Prompt:
Lines from the first one down to the one containing "Läufer Ziegler - 144 x 48 cm - beige" in the data below are the only ones needed; please return them exactly, both ends included.

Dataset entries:
****

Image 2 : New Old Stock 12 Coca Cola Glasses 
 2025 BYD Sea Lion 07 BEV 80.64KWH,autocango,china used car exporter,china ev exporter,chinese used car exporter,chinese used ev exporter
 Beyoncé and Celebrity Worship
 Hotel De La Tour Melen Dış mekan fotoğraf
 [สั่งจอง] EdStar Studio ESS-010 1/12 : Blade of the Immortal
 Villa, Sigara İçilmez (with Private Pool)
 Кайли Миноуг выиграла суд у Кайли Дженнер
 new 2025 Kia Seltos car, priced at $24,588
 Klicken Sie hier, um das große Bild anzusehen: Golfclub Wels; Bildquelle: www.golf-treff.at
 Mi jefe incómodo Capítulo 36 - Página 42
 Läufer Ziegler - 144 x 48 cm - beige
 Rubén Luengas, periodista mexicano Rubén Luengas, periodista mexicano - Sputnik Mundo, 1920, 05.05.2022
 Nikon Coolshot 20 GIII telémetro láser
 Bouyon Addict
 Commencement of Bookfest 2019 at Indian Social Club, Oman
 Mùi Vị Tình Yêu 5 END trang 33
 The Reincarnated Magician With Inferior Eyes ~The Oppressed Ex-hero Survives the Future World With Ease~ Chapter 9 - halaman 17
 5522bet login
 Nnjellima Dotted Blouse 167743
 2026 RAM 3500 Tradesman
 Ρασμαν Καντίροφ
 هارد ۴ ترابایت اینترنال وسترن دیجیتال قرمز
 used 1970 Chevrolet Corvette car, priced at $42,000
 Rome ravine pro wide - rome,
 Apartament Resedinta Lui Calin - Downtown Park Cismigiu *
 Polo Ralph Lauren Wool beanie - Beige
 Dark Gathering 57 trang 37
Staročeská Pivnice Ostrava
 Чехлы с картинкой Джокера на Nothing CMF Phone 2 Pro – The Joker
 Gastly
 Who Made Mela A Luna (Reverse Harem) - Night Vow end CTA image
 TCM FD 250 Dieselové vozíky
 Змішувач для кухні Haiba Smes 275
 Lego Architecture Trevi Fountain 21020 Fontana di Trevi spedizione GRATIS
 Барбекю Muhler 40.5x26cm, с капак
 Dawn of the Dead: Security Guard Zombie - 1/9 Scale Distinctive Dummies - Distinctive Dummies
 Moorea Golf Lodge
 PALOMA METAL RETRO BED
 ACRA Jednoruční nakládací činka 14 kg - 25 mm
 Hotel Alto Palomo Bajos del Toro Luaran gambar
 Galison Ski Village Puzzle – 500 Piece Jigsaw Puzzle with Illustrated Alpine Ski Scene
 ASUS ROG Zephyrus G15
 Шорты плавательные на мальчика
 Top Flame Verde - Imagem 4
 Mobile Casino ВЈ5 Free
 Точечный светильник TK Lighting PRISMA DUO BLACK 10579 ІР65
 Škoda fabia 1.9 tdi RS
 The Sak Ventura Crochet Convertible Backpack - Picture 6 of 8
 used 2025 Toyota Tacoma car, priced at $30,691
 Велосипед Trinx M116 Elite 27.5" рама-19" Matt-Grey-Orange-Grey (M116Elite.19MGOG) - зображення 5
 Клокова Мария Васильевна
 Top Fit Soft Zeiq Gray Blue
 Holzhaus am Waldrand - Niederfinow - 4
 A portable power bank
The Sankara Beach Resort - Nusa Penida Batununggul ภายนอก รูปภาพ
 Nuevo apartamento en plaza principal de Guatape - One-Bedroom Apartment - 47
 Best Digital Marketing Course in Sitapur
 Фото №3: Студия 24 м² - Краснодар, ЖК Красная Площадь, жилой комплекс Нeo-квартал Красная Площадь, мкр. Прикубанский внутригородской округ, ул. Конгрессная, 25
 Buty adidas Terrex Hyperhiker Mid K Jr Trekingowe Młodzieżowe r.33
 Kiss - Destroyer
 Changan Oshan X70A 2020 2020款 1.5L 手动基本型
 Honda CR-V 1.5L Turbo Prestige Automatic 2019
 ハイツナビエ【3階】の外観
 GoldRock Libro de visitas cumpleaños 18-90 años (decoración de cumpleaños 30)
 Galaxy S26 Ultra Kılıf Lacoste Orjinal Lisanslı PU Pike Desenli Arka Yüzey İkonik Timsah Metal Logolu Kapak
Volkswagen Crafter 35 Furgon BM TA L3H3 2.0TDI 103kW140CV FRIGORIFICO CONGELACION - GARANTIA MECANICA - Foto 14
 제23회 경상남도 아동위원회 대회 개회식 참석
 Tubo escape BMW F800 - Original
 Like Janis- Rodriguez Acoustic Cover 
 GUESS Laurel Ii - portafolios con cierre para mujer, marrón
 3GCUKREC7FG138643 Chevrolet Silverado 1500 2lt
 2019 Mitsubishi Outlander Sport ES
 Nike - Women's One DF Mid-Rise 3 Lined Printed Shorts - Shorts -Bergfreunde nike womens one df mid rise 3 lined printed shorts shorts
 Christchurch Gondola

****

Your response:
Image 2 : New Old Stock 12 Coca Cola Glasses 
 2025 BYD Sea Lion 07 BEV 80.64KWH,autocango,china used car exporter,china ev exporter,chinese used car exporter,chinese used ev exporter
 Beyoncé and Celebrity Worship
 Hotel De La Tour Melen Dış mekan fotoğraf
 [สั่งจอง] EdStar Studio ESS-010 1/12 : Blade of the Immortal
 Villa, Sigara İçilmez (with Private Pool)
 Кайли Миноуг выиграла суд у Кайли Дженнер
 new 2025 Kia Seltos car, priced at $24,588
 Klicken Sie hier, um das große Bild anzusehen: Golfclub Wels; Bildquelle: www.golf-treff.at
 Mi jefe incómodo Capítulo 36 - Página 42
 Läufer Ziegler - 144 x 48 cm - beige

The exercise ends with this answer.